Honda Fit Common Problems
One of the bestselling cars by Honda in recent history, the Honda Fit subcompact provides a lot of comfort for such a small car. Its revolutionary monospace construction offers lots of interior space while its “Magic Seat” system provides various cargo and seating modes for versatility on the road. Today, the Fit is found at nearly every corner of the globe with nearly 5 million units on the road.

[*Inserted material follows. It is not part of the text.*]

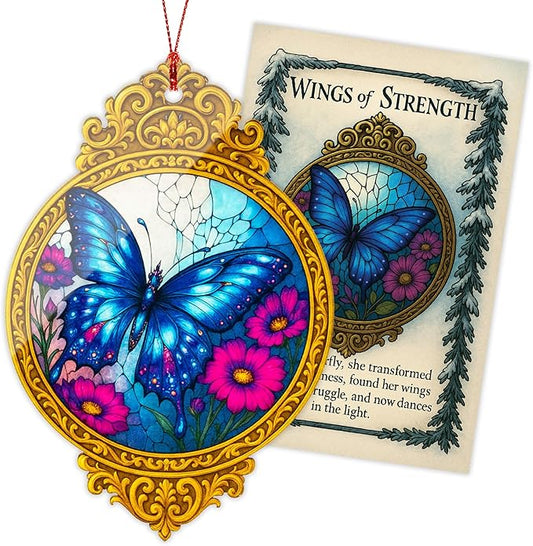 Christmas Ornament 2025 - Butterfly Gifts for Women, Christian Cross Christmas Ornament, Religious Christmas Ornaments, Beautiful Butterfly Ornaments for Christmas Tree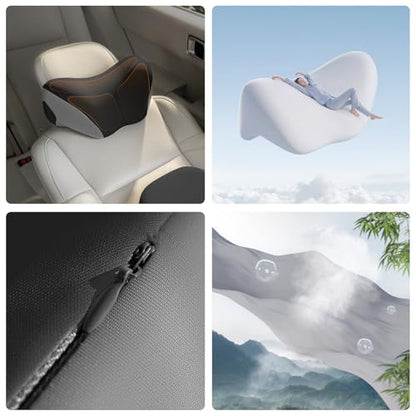 BEBAS Ergonomic Car Headrest Pillow, Memory Foam Neck Support, BlackGray - color: Black Gray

The Honda Fit is a symbol of Honda’s drive for maximizing efficiency in its cars, but just like any other vehicle, it does have its own share of flaws. Here are some of the more frequent problems found in Honda Fit vehicles.
Variable Valve Timing
One or more of the four springs found on the engine’s variable valve timing system has been known to fail in Fit subcompacts, leading to rough idling and stalling that can severely affect handling and steering performance. Fit owners who encounter these problems must have their cars inspected and, if the spring is found to be at fault, replaced as soon as possible.

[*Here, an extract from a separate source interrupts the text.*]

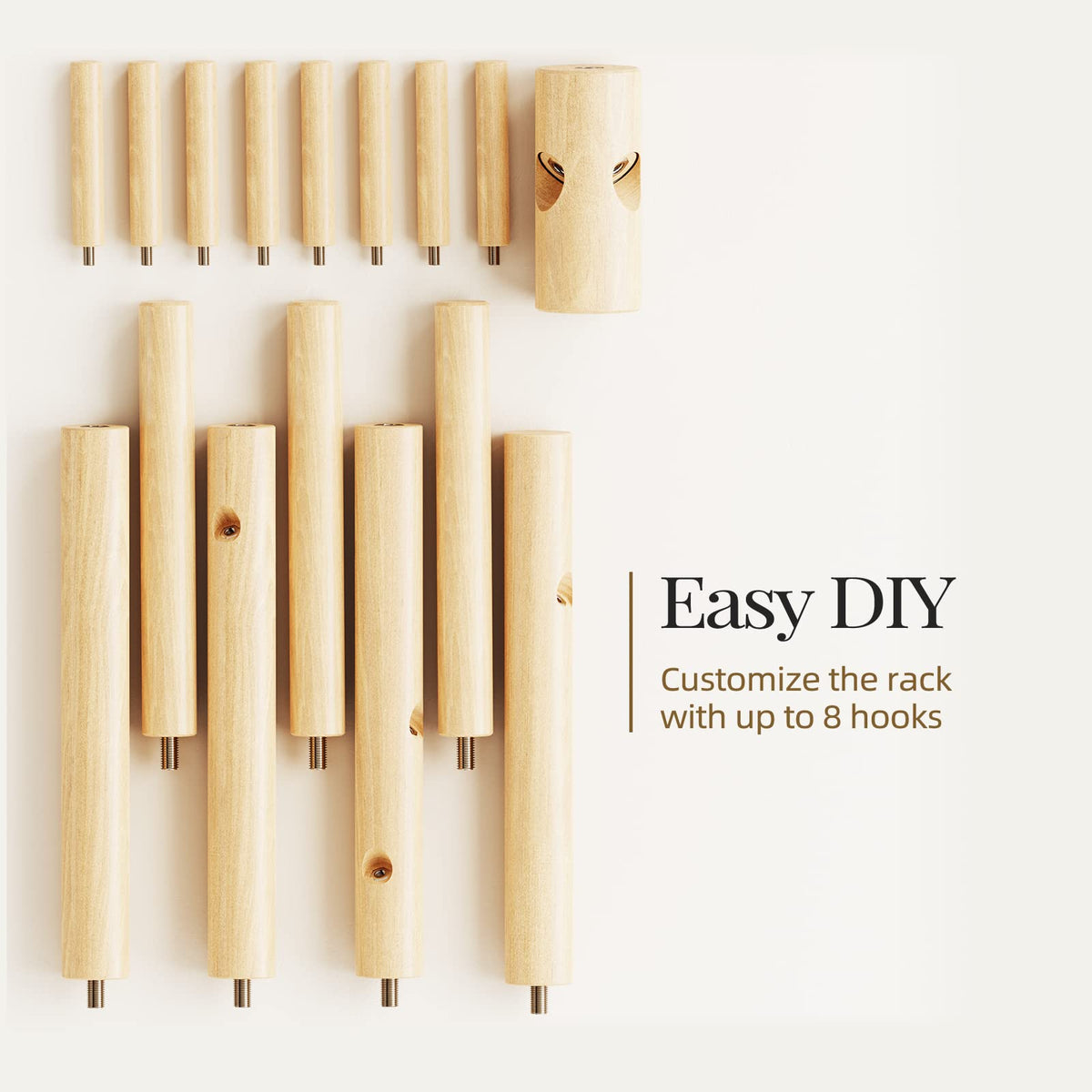 Pipishell wooden coat rack arrives with quick, tool-free assembly.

Owners of 2007-2008 Honda Fit models have also reported problems with the A/C system, particularly with the fan speed control switch. This problem is usually traced back to defects in the A/C fan, which cause the resister pack that controls the fan to burn out. Replacing both the fan and resister pack typically solves this issue.
Window Switch Water Damage
Honda has issued a recall for Fit vehicles in lieu of several cases of water damage on the power window switches on the driver’s side window. Water intrusion into the switch can lead to switch failure and pose a fire hazard. Dealers are instructed to inspect the switch; if the switch is damaged, it will be replaced immediately, but if no damage is found the switch can still be replaced but will be put on a waiting list.

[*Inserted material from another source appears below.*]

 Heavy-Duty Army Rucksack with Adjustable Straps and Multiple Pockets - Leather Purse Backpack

The fuel filler doors of 2009-2014 Honda Fit models have been reported to not open or require a deal of force to do so. A fault in the spring and mechanisms in the door is typically the source of the problem and must be replaced.
How to Care for Your Honda Fit to Get Better Gas Mileage and Fuel Economy
The Honda Fit has always been a hit for frugal car owners. This subcompact four-door hatchback may be small, but offers big-time practicality, with its high fuel economy, space-efficient engineering, and crisp handling. But just because your car is already efficient on gas doesn't mean you can't save more. By taking care of your vehicle properly, you will spend even less than before.
- Maintain the right pressure in all four tires.
Having proper tire pressure is clearly beneficial to your car's health that newer Honda Fit models are now equipped with a tire pressure monitoring system (TPMS). Aside from saving on fuel, good pressure will prevent your tires from wearing out quickly due to bad wear patterns. It also provides better handling so you can always drive safely and avoid any accidents. If your car has a TPMS, you will always be alerted whenever the tire pressure drops significantly below recommended levels. When this happens, inspect all your tires for damage, and use an air pressure gauge to find which one has low pressure and inflate it. Note that every time you inflate, change, or rotate your tires, you will need to recalibrate the TPMS. To do this, you only need to press and hold the TPMS button until the pressure indicator blinks twice, and calibration will begin and finish automatically.
Aside from making sure your Honda Fit's tires are inflated right, keeping your wheels aligned is another preventive maintenance that will help you save money. Making sure that your tires are aligned prevents your car from pulling to either side, lengthens the life of your wheels, and adds to its braking performance. Generally, you must inspect your car's wheel alignment every 10,000 miles, but if you drive on rough roads often, then you should check it every 5,000 miles or so.
- Change the spark plug even before it's due.
Honda recommends that you change your spark plugs every 100,000 miles. However, engine problems most often occur in the last 20,000 miles. By this time, your engine may have a rough idle, have trouble starting, or even misfire. You might also notice that you are consuming more fuel than before or your car is accelerating poorly. You don't have to wait until your engine starts to go bad. Once your spark plug reaches 80,000 miles, replace it as soon as possible. This will save you money from the wasted fuel, repairs, and other components that may get damaged by the engine troubles.
- Replace your air filter often.
Your Honda Fit's air filter is the only thing keeping small yet damaging particles out of the engine. However, just like other filters, this component eventually gets dirty and will need to be replaced. Not changing your air filter can cause your car to lose up to 3 mpg, hurt its performance, or even damage its engine. Your owner's manual recommends that you replace the filter every 20,000 miles or once a year. If you drive in dusty or sandy roads, however, you must change it more often.